— WHAT YOU ARE ASKED TO DO —
Please copy out the stretch of records from the line containing "Would [296,206] appear" through the end of the records, word for word and with nothing else.

--- Start EXERCISE MATERIAL ---

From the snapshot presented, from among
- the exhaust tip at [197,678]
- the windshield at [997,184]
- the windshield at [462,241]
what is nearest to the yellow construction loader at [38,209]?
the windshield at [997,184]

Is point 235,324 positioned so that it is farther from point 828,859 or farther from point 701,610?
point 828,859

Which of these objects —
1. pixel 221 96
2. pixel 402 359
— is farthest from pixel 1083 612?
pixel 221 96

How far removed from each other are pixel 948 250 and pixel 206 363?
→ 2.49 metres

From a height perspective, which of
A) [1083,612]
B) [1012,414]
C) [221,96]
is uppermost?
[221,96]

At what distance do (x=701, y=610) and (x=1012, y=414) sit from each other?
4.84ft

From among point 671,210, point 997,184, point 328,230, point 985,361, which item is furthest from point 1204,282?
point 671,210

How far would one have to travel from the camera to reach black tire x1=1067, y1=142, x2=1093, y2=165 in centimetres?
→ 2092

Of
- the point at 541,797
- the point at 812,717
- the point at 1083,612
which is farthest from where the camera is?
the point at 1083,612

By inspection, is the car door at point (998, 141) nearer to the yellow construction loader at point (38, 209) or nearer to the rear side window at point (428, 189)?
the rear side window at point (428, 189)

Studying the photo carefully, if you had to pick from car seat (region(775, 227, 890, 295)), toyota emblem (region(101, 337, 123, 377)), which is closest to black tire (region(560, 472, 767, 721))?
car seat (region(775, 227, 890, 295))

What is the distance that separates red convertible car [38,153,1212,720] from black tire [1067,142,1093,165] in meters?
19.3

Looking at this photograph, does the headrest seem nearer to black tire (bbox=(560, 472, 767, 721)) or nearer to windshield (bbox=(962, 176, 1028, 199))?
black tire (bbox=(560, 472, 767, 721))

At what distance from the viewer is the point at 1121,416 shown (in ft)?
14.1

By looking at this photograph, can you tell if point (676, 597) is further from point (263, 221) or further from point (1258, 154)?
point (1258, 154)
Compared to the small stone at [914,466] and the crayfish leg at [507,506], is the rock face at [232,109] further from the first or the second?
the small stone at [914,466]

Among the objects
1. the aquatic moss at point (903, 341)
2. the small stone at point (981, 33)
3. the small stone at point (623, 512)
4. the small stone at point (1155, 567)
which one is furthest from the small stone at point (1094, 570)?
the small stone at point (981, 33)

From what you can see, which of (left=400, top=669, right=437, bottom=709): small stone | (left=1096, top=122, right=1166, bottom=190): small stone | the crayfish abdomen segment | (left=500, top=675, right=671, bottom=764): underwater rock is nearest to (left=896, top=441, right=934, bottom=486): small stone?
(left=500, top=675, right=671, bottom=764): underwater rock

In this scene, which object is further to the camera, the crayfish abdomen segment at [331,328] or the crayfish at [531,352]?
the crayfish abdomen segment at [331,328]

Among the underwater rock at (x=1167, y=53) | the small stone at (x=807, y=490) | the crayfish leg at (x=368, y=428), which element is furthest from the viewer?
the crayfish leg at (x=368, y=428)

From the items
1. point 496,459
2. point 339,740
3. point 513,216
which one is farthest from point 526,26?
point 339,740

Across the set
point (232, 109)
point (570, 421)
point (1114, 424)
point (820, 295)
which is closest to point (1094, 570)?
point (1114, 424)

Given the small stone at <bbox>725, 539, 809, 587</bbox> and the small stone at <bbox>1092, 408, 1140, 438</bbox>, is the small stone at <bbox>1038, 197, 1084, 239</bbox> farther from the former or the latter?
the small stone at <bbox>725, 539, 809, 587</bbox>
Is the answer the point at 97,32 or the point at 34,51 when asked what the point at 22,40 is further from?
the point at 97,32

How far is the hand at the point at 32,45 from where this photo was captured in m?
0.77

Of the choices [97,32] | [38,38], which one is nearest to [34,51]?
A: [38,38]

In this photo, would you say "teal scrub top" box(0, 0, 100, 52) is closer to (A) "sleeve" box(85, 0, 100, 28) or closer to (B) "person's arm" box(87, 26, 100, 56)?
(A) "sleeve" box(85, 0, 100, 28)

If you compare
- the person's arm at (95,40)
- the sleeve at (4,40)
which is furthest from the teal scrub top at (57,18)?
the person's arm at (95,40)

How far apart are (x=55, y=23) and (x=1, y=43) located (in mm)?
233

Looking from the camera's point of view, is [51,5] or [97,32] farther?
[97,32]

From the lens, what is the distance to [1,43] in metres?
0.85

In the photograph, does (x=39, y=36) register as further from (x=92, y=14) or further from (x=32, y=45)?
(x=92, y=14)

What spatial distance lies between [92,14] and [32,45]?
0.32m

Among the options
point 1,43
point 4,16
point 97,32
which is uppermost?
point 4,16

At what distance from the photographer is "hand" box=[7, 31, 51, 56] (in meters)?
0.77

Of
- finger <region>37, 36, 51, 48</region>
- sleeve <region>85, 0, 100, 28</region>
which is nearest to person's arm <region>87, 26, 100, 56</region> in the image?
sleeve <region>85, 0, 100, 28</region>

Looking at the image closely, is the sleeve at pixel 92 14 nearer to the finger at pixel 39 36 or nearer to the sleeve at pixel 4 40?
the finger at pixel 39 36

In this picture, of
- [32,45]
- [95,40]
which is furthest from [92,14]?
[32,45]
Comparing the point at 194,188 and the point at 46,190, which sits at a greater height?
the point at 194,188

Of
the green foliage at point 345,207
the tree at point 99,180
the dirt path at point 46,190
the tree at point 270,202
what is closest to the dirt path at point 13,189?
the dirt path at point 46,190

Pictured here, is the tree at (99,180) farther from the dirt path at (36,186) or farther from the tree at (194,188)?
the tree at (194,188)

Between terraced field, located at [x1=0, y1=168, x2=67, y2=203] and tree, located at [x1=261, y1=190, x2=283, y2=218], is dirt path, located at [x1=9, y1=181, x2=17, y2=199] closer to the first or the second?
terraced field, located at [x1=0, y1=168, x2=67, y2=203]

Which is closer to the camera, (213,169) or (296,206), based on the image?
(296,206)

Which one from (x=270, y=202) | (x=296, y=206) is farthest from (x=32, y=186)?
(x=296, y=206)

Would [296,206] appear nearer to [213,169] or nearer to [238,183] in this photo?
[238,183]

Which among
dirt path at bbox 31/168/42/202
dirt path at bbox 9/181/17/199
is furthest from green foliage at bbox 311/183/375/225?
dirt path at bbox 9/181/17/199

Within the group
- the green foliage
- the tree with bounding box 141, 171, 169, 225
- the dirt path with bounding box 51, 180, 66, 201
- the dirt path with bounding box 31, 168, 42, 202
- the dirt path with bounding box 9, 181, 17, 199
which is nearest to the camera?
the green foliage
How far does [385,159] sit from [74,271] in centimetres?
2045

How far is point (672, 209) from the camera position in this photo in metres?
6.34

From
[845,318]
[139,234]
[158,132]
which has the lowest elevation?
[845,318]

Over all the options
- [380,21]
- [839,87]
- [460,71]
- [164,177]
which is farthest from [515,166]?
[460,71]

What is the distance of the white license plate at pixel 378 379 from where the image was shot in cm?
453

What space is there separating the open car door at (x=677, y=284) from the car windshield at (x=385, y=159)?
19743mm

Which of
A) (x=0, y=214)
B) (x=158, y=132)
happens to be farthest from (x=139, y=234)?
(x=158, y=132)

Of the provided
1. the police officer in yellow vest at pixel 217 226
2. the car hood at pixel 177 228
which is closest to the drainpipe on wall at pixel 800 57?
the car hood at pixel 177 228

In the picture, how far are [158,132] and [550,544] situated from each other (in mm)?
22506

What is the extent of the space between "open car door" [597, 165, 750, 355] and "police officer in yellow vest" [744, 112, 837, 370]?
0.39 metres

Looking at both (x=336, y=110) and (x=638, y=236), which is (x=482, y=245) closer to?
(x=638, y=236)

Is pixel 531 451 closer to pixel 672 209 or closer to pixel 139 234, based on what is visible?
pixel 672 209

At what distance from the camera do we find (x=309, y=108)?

--- End EXERCISE MATERIAL ---

— CORRECT OUTPUT —
Would [296,206] appear nearer to [213,169] or nearer to [238,183] in this photo?
[238,183]

Which among
dirt path at bbox 31/168/42/202
dirt path at bbox 9/181/17/199
is furthest from green foliage at bbox 311/183/375/225?
dirt path at bbox 9/181/17/199

Within the group
- the green foliage
- the tree with bounding box 141, 171, 169, 225
- the dirt path with bounding box 51, 180, 66, 201
- the dirt path with bounding box 31, 168, 42, 202
- the dirt path with bounding box 9, 181, 17, 199
which is nearest to the camera?
the green foliage
How far does [385,159] sit from [74,271] in centimetres?
2045

How far is point (672, 209) from the camera position in this photo in metres?
6.34

From
[845,318]
[139,234]
[158,132]
which has the lowest elevation?
[845,318]

Over all the options
- [380,21]
- [839,87]
- [460,71]
- [164,177]
which is farthest from [515,166]?
[460,71]

What is the distance of the white license plate at pixel 378 379 from where the image was shot in cm?
453

What space is there separating the open car door at (x=677, y=284) from the car windshield at (x=385, y=159)?
19743mm

Which of
A) (x=0, y=214)
B) (x=158, y=132)
happens to be farthest from (x=139, y=234)?
(x=158, y=132)

Of the provided
1. the police officer in yellow vest at pixel 217 226
2. the car hood at pixel 177 228
which is closest to the drainpipe on wall at pixel 800 57?
the car hood at pixel 177 228

In the picture, how far are [158,132] and [550,544] situated from each other (in mm)?
22506

What is the extent of the space between "open car door" [597, 165, 750, 355] and "police officer in yellow vest" [744, 112, 837, 370]?
0.39 metres

Looking at both (x=336, y=110) and (x=638, y=236), which is (x=482, y=245) closer to?
(x=638, y=236)

Is pixel 531 451 closer to pixel 672 209 or closer to pixel 139 234, based on what is visible?
pixel 672 209

At what distance from the camera do we find (x=309, y=108)?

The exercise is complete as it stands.